Mobile phone users should be wary of logging into wi-fi, even though it’s a more convenient way of accessing data. The warning has been issued by mobile security company Wandera who found a variety of security holes and has published a report that details some of the problems that users of mobile devices could encounter.
The report, which is based on a sample of 100,000 corporate mobile devices on Wandera's network, reveals that 24% of them are using open, often insecure, Wi-Fi networks, and that 12% of the hotspots employees are connecting to overall are open. The vulnerabilities of open wi-fi networks are well known and, according to Wandera, the dangers are real: the company found that 4% of corporate mobile devices came into contact with a man-in-the-middle attack in November.
It’s not just the connection of laptops that’s a case for concern, there’s a propensity for employees to use wi-fi instead of cellular connectivity. While the cost of using mobile data abroad is so high, or while users are stuck with strict limits on data plans, there will always be a temptation to save costs by opting for wi-fi: it’s a risk that’s not worth taking, says Wandera.
Those who think that Germany, with its emphasis on data privacy, would be a safe place to be are in for a shock. The highest percentage (and most severe) of attacks happened there. But other countries - Mexico, the UK, France and Spain – were also areas of high risk.
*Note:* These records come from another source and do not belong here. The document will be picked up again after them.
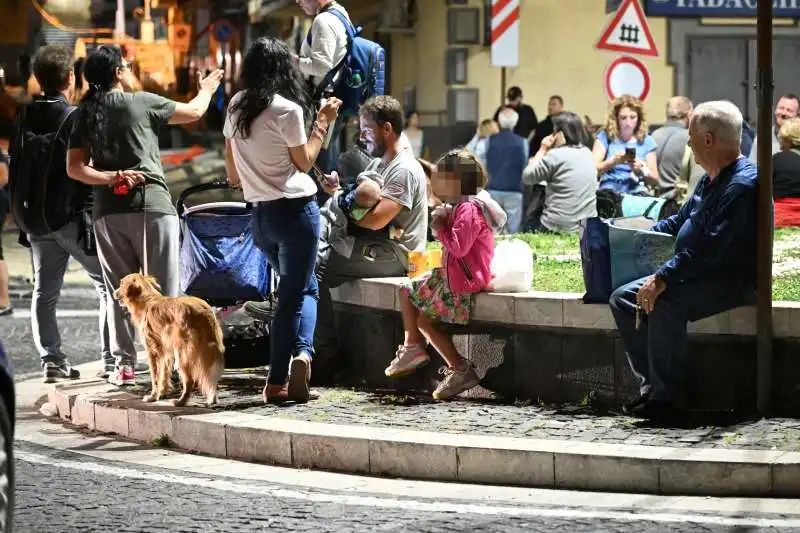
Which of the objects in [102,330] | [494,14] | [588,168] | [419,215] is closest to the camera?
[419,215]

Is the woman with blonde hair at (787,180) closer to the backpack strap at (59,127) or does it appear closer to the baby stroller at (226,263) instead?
the baby stroller at (226,263)

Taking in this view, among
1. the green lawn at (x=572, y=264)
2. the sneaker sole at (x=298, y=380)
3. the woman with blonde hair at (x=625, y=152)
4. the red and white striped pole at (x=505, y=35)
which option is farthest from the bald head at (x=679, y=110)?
the sneaker sole at (x=298, y=380)

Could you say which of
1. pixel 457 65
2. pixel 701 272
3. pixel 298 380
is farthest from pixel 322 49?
pixel 457 65

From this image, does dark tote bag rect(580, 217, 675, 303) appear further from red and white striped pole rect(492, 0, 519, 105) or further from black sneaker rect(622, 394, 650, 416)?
red and white striped pole rect(492, 0, 519, 105)

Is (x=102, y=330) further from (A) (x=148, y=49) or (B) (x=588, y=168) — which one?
(A) (x=148, y=49)

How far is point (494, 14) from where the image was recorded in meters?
18.8

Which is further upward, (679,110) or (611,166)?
(679,110)

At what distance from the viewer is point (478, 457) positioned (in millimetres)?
7742

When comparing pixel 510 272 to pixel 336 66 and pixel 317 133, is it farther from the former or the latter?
pixel 336 66

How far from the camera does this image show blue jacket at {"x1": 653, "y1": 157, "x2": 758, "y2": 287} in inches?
327

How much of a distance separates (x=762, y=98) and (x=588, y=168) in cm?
691

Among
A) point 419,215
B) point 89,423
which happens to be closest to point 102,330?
point 89,423

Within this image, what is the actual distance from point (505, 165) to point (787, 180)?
515 cm

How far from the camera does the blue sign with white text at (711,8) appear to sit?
21.1 m
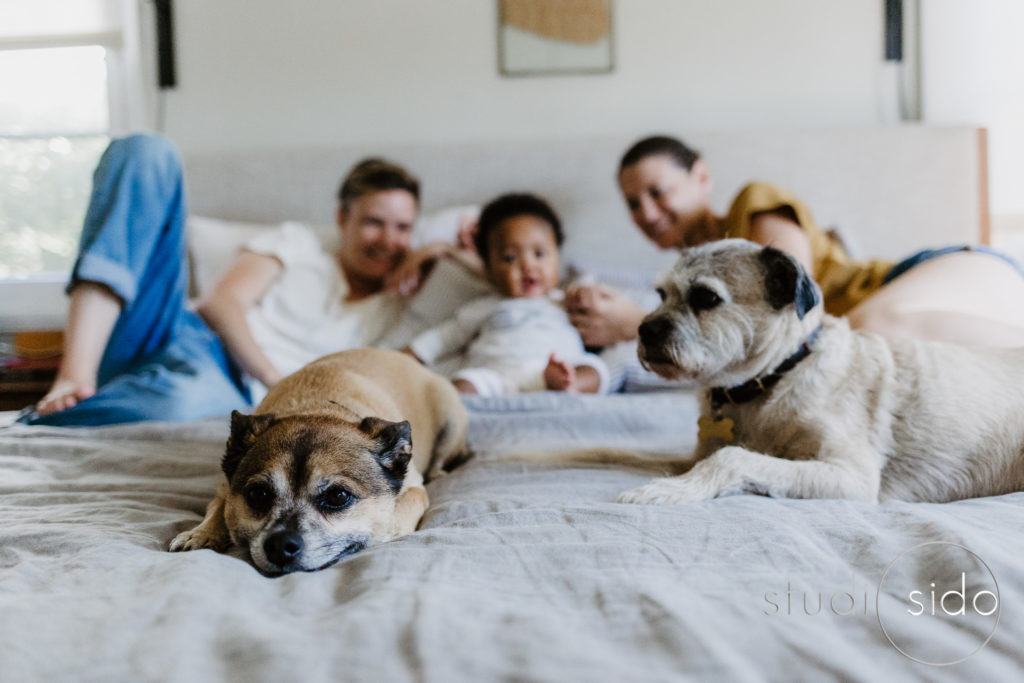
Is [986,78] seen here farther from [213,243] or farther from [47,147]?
[47,147]

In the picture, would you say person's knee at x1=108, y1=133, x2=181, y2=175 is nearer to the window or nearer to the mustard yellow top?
the window

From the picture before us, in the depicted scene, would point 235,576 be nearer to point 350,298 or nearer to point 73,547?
point 73,547

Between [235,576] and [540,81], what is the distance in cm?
317

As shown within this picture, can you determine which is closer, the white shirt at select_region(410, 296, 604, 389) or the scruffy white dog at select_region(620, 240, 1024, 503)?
the scruffy white dog at select_region(620, 240, 1024, 503)

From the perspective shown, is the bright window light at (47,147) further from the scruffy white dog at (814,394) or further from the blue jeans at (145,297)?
the scruffy white dog at (814,394)

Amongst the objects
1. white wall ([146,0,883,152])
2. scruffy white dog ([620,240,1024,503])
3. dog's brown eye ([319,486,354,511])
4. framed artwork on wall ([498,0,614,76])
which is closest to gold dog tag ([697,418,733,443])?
scruffy white dog ([620,240,1024,503])

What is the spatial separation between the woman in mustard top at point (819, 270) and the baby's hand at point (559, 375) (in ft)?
1.02

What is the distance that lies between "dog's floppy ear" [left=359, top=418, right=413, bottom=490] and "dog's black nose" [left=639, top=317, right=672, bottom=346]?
0.53 metres

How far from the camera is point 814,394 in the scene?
4.60 ft

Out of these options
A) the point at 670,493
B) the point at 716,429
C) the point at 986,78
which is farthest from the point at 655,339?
the point at 986,78

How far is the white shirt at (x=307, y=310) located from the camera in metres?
2.81

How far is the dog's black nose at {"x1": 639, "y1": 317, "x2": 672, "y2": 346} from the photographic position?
1.47 m

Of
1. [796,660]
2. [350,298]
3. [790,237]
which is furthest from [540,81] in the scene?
[796,660]

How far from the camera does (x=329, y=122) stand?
12.1 feet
Business travellers are particularly prone to risks. The most insecure hotspots are hotels, followed closely by airports. Homes also feature high on the list, suggesting that many users don’t set their own security properly
Wandera offers five tips for travellers: first of all, rather obviously, stay away from open wi-fi when paying bills or buying online. Secondly, use a VPN, if possible. Thirdly, implement a security product that can detect insecure websites. Next, disable automatic connection to available hotspots and finally install a security tool that can detect insecure hotspots.